* [Tarea indicada A] Extrae del listado cada línea que contenga la cadena "glacial".
* [Tarea indicada B] Sigue, por favor, el hilo del foro sobre el codificador de binario a ASCII a partir de su último mensaje.

* [Texto para leer]
========================================

# Codificador de binario a ascii



## mpina (Jun 29, 2006)

Buenas necesito ayuda yo estudio licenciatura en computacion y un profesor se volvio medio loco y nos mando a hacer un codificador de binario a ascii, bueno la cosa es que tengo que mostrar el codigo ascii, supongo que son los 7 bits de las siguientes letras F E H I J, asi que no tengo idea de como hacerlo porfa si alguien sabe informeme porfa lo necesito con urgencia


----------



## EinSoldiatGott (Jun 29, 2006)

mpina dijo:
			
		

> Buenas necesito ayuda yo estudio licenciatura en computacion y un profesor se volvio medio loco y nos mando a hacer un codificador de binario a ascii, bueno la cosa es que tengo que mostrar el codigo ascii, supongo que son los 7 bits de las siguientes letras F E H I J, asi que no tengo idea de como hacerlo porfa si alguien sabe informeme porfa lo necesito con urgencia




Como quiere que los muestre? en eun display de 7 segmentos? por puerto paralelo?


En un display de 7 segmentos, la F si se puede mostrar la E también, h si la I así no la J si aunque un poco fea.

Saludos


----------



## mpina (Jun 29, 2006)

Bueno realmente no hay ningun requerimiento, pero como tengo que mostrar el codigo ascii yo pense en colocar 7 leds de tal forma que si estan encedidos sean 1 y 0 apagados para mostrar el codigo ascii en binario de las letras pero no tengo ni idea de como hacer eso, pense con pulsadores hacer como si fuera cada uno letras especificas y con puertas logicas encender los leds que les corresponden.


----------



## EinSoldiatGott (Jun 30, 2006)

mpina dijo:
			
		

> Bueno realmente no hay ningun requerimiento, pero como tengo que mostrar el codigo ascii yo pense en colocar 7 leds de tal forma que si estan encedidos sean 1 y 0 apagados para mostrar el codigo ascii en binario de las letras pero no tengo ni idea de como hacer eso, pense con pulsadores hacer como si fuera cada uno letras especificas y con puertas logicas encender los leds que les corresponden.



Ahh entonces no tiene que ser desde el PC???


Mire hay display ya hechos para mostrar más que nada números, las letras no se pueden hacer muy bien.

Puede también utilizar una matríz de leds, ahi si se pueden mostrar más caracteres.

Para escribir del 0-9 puede usar un deco 7447, pero a partir del 10, salen símbolos raros, así que habría que poner posiblemente un multiplexor para meter un deco diferente.

Revise este link
https://www.forosdeelectronica.com/f25/hacer-decodificador-2074/

Saludos


----------



## Mon=) (Mar 6, 2009)

Hola a todos!

tengo una duda y de vdd espero que  me puedan ayudar.

Con un decodificador BCD puedo mostrar en un display de 7 segmentos letras? Necesito que en el display salgan las letras C y P.

resulta que tengo una especie de candado, es decir guardo en una memoria EPROM muchas combinaciones de numeros (la memoria tiene entradas de A0 a A13, y la opciones de salida de Q0 a Q7). y solo en una combinacion de numero la salida tiene q ser la indicada, representada por la letra P ( por ejemplo si introdusco el numero 111 en el display tiene que salir C, porque la clave correcta es 123, y si introduzco 123 mediante switches, tiene que salir P porque si es la clave correcta)

========================================

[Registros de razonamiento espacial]
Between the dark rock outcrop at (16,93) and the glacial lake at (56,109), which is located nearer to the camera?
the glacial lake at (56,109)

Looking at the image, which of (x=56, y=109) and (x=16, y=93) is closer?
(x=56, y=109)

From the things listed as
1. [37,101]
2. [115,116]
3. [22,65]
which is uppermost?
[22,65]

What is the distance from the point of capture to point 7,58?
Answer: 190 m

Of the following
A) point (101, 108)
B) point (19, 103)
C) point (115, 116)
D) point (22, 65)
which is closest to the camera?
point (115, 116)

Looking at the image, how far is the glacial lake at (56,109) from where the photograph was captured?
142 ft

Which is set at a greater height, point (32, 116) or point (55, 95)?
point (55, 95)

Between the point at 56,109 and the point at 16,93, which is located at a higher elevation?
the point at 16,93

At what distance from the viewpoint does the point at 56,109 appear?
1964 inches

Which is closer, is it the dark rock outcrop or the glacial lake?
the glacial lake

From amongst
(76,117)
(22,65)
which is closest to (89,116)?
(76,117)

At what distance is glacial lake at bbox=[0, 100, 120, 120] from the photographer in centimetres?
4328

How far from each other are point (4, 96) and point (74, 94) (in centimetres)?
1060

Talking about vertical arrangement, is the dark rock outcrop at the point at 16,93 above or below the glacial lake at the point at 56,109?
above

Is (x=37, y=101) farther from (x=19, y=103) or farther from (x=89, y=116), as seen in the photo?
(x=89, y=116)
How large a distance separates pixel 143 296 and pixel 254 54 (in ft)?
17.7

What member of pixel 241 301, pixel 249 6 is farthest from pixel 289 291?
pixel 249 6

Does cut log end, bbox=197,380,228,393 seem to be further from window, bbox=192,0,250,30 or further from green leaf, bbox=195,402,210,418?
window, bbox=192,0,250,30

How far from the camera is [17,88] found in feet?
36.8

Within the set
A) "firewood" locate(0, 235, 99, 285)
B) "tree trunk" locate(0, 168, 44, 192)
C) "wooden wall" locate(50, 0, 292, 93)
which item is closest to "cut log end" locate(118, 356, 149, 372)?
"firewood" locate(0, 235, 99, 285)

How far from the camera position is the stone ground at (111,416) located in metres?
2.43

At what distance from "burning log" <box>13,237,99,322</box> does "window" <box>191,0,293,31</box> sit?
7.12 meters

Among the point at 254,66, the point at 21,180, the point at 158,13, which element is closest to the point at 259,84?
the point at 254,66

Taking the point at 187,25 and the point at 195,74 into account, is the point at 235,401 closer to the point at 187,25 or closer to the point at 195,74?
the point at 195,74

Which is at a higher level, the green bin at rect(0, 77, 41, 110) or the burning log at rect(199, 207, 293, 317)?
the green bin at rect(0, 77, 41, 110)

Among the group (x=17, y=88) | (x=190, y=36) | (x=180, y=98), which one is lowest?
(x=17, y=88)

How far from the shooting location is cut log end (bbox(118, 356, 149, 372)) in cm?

========================================

* [Resultado esperado A]
Between the dark rock outcrop at (16,93) and the glacial lake at (56,109), which is located nearer to the camera?
the glacial lake at (56,109)
Looking at the image, how far is the glacial lake at (56,109) from where the photograph was captured?
Which is closer, is it the dark rock outcrop or the glacial lake?
the glacial lake
At what distance is glacial lake at bbox=[0, 100, 120, 120] from the photographer in centimetres?
Talking about vertical arrangement, is the dark rock outcrop at the point at 16,93 above or below the glacial lake at the point at 56,109?

* [Resultado esperado B]
Entonces, vi en una pag. que el equivalente de la letra C en binario es  001 000 011, cierto? Entonces... si es cierto espacio de la memoria donde coincidan 123 (siguiendo con el ejemplo anterior) guardo 103, y conecto las salidas de Q0 a Q3 a un decodificador en el display saldra la letra C ?

Espero haberme explicado bien.... De antemano muchas gracias!

PD: cabe mencionar que tal vez no es la mejor manera de realizar un candado =) Pero debido a que mi curso esta empezando, solo puedo usar las memorias eprom, y compuertas, nada muy complicado =) 

SALUDOS!


----------



## Chico3001 (Mar 7, 2009)

Medio te entendi..   , Si puedes usar una EEPROM para mostrar caracteres en un display de 7 segmentos, pero el codigo para formar la letra depende de como hagas las conexiones entre la memoria y el display

La pregunta que me surge es, tu quieres que cuando metas del 0 al 9 binario en vez de que aparezca el numero en un display quieres que aparezcan letras? por que si se puede y es bien facil con una memoria EEPROM

O quieres que para los codigos 0 al 9 se vean numeros y del 10 al 15 se vean letras? eso tambien se puede pero ya no es codigo BCD, seria binario


----------



## Mon=) (Mar 8, 2009)

Ps... mas o menos la primera situacion.  la cosa esque supongamos que la clave secreta es 111, entonces, siempre que ponga 111 en el display saldra la letra P, mientras ponga otro numero (cualkier numero entre 000 y 999) tiene que salir la letra C en el display.

y es a lo que iba, que "numero o codigo" tengo que guardar en la memoria para que al seleccionar ese espacio de memoria determinado me de la letra que necesito?

Mira te anexo un mini analisis que hice, a ver si me explico mejor en el 

Gracias por contestar =)


----------



## Chico3001 (Mar 9, 2009)

mmm el decodificador BCD no te serviria de nada por que puedes programar la codificacion del display de 7 segmentos directamente en la memoria

abcdefgp
1001100   C
1100110   P

solo coloca esas 2 codificaciones en las localidades adecuadas de la memoria para mostrar los caracteres... incluso puedes guardar otros caracteres en otras localidades

usa este circuito como ejemplo de como conectar la memoria al display, el buffer lo puse por que no estoy seguro que la memoria de suficiente corriente para encender el display directamente....


----------



## Mon=) (Mar 9, 2009)

Mil gracias! Mañana lo conecto y te aviso que onda!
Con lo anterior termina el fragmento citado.